De plus en plus d’entreprises des cleantech se frottent aujourd’hui à la Bourse, encouragées par l’apaisement retrouvé sur les marchés financiers depuis le début de l’année. Mais la Bourse est-elle un outil toujours adapté pour les sociétés des cleantech à la recherche de financements ? Quand se coter et comment ? Quels avantages, quels pièges  ? Les cleantech sont-elles par ailleurs intéressantes pour les investisseurs ?

Pour en parler, GreenUnivers a réuni des experts et des chefs d’entreprise :  Jacques Pétry, PDG d’Albioma (ex-Séchilienne Sidec), Marc Delcourt, PDG de Global Bioénergies, Nicolas Chaudron, partner chez Idinvest, François Le Roquais, avocat associé au cabinet Granrut, Stéphane Laskart, responsable du développement commercial PME-ETI d’EnterNext, Eric Forest, PDG d’EnterNext, Olivier Ravel, Managing Director, M&A, et Cyril Michel, Managing Director, Equity Capital Markets, de HSBC France.
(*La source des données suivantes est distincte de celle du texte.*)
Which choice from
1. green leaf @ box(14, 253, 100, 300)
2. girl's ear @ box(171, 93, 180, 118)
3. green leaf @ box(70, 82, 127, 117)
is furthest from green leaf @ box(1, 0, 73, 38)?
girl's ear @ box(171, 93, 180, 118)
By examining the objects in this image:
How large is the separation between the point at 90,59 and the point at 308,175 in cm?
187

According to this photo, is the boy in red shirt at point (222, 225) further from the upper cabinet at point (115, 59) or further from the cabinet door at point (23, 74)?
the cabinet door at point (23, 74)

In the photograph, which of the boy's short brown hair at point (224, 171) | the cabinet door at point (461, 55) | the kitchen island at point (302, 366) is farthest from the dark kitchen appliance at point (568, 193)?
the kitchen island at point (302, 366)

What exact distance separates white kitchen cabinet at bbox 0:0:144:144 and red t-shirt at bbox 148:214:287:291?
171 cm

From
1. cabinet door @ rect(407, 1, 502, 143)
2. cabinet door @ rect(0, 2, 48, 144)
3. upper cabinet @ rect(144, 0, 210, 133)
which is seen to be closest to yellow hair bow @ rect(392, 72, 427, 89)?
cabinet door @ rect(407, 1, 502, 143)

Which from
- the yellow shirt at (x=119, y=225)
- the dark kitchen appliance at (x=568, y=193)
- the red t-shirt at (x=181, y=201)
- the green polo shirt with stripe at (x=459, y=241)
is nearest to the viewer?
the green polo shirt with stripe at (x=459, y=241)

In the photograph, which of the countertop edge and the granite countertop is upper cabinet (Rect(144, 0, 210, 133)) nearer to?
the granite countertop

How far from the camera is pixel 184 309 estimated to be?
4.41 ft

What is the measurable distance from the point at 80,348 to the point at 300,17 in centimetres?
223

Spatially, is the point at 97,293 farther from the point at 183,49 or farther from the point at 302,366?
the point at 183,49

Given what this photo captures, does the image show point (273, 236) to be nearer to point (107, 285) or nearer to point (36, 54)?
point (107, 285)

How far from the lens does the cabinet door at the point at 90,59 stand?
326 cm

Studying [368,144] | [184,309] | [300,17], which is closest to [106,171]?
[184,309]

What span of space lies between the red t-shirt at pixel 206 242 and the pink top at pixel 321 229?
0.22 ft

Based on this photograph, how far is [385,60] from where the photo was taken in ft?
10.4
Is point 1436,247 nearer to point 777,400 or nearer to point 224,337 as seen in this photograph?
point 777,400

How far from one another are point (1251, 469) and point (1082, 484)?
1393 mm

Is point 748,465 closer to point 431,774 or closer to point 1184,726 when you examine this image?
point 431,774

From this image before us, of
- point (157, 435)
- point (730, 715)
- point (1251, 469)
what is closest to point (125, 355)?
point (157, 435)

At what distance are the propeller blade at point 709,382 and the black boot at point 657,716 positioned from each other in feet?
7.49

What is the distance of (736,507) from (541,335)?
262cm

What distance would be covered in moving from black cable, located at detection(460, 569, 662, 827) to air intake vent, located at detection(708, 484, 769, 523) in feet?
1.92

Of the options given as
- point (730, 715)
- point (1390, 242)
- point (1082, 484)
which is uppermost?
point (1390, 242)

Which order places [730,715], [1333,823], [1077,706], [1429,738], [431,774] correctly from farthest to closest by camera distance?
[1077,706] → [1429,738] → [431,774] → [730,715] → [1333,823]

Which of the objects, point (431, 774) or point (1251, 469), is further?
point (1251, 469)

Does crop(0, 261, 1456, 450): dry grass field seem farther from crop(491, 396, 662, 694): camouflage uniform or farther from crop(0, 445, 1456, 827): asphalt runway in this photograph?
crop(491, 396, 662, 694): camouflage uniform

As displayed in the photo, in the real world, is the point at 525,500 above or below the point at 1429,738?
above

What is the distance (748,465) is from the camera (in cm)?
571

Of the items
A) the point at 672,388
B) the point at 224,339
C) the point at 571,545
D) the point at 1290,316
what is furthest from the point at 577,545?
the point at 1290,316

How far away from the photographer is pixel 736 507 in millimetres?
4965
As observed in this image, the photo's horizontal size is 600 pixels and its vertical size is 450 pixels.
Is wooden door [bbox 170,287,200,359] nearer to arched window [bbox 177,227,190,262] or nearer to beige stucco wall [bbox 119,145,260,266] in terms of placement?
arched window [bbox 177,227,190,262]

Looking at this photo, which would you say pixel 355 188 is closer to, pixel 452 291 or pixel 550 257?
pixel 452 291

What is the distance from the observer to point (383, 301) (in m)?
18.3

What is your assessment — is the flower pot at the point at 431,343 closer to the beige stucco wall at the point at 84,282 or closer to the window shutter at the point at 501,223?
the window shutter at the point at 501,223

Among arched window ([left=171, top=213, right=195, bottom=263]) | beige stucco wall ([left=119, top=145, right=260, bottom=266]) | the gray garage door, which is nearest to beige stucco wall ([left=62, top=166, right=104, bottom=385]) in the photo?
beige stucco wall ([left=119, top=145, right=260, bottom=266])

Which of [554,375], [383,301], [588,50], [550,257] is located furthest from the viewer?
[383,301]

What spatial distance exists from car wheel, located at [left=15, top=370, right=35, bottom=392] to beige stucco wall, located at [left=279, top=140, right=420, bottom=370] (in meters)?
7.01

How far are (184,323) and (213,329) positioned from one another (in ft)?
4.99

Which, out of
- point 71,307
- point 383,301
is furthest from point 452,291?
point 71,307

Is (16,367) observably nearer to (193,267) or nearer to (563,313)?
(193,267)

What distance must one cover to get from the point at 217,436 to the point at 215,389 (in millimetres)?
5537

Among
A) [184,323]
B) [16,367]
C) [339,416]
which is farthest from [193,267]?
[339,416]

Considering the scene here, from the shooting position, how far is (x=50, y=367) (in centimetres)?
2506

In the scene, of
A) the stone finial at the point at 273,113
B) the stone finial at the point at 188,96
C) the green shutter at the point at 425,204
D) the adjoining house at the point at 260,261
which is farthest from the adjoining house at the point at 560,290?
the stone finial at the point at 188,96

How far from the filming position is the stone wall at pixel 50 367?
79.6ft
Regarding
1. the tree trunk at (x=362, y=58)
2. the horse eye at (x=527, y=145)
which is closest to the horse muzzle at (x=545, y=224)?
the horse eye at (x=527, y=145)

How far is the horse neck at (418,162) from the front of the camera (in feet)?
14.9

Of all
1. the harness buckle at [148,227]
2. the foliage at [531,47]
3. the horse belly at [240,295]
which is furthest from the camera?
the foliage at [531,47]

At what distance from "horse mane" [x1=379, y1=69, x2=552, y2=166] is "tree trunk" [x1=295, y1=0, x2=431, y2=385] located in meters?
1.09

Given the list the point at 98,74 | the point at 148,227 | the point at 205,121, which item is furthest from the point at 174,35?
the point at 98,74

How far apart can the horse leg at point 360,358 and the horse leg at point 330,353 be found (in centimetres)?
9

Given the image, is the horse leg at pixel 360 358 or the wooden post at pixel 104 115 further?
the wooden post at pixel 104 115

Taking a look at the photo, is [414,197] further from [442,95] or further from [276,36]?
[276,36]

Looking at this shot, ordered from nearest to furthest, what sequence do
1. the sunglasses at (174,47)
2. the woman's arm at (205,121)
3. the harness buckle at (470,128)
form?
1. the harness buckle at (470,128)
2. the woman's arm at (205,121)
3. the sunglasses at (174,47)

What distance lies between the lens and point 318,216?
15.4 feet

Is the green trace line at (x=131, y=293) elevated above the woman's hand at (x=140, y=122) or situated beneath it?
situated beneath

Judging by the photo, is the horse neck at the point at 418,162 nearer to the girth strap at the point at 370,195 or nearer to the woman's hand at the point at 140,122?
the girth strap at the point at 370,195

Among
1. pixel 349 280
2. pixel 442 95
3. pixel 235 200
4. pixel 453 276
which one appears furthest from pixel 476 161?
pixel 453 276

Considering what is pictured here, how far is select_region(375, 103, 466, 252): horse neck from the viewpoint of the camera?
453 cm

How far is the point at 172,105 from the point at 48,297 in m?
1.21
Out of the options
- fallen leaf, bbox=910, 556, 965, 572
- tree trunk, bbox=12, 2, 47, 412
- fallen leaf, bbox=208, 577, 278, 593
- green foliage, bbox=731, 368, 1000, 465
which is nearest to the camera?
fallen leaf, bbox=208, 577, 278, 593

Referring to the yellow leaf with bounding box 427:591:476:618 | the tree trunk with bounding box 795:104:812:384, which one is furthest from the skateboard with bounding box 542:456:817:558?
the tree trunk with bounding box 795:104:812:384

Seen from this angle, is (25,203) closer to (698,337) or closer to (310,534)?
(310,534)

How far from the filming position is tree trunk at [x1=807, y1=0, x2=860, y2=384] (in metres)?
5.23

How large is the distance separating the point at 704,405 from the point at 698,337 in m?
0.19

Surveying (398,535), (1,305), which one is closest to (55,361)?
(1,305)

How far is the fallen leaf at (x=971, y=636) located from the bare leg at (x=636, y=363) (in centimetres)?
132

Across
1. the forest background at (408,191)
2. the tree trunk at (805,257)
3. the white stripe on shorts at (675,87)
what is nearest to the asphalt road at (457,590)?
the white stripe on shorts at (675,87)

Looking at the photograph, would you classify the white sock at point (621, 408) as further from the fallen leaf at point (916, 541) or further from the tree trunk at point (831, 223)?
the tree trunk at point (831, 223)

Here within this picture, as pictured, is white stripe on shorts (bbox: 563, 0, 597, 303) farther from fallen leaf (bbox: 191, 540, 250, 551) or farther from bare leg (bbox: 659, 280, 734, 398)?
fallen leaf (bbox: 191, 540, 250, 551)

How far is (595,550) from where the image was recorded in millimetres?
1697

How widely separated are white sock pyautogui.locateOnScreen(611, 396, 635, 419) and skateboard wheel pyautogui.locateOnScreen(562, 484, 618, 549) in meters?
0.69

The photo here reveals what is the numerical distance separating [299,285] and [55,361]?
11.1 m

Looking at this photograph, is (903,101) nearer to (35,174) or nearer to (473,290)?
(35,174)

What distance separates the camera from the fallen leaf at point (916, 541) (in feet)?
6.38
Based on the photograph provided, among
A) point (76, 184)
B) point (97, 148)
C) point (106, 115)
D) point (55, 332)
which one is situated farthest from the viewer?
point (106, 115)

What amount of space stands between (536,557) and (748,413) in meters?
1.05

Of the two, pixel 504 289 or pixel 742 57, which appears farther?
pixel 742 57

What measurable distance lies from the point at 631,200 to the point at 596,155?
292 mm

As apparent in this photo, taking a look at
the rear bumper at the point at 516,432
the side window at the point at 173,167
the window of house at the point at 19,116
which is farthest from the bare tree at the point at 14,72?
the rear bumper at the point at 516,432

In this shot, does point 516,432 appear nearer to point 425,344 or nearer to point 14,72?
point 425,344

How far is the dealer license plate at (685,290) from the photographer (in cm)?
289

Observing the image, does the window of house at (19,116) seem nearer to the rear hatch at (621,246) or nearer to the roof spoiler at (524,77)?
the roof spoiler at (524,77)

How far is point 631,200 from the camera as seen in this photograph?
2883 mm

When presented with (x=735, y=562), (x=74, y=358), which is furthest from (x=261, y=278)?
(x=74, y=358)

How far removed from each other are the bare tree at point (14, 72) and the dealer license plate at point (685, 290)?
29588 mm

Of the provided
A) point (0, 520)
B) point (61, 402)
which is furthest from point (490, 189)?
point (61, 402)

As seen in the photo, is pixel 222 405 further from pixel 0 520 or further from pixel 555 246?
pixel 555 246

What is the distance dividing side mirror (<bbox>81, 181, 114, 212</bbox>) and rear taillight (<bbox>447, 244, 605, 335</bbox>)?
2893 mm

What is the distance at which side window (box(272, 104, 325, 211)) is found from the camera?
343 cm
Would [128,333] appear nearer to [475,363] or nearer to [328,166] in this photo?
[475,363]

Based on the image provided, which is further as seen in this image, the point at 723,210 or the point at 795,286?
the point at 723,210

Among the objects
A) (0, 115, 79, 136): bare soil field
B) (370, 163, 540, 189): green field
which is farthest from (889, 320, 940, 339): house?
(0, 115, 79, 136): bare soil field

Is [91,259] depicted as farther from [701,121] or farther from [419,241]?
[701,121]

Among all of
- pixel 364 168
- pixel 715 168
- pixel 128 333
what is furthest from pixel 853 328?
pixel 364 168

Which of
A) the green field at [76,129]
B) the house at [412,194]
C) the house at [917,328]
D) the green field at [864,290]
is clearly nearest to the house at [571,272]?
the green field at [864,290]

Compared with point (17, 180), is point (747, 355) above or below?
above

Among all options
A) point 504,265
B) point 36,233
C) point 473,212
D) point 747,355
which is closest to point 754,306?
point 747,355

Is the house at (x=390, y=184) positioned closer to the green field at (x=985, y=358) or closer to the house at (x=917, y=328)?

Les valeurs cleantech plus en forme que les indices généraux

Eric Forest, PDG d'EnterNext
Eric Forest, PDG d’EnterNext

En 2013, 33 sociétés étiquetées « cleantech » (eau, déchets, énergies renouvelables…) sont cotées sur Euronext pour une capitalisation boursière de 19 milliards d’euros, ...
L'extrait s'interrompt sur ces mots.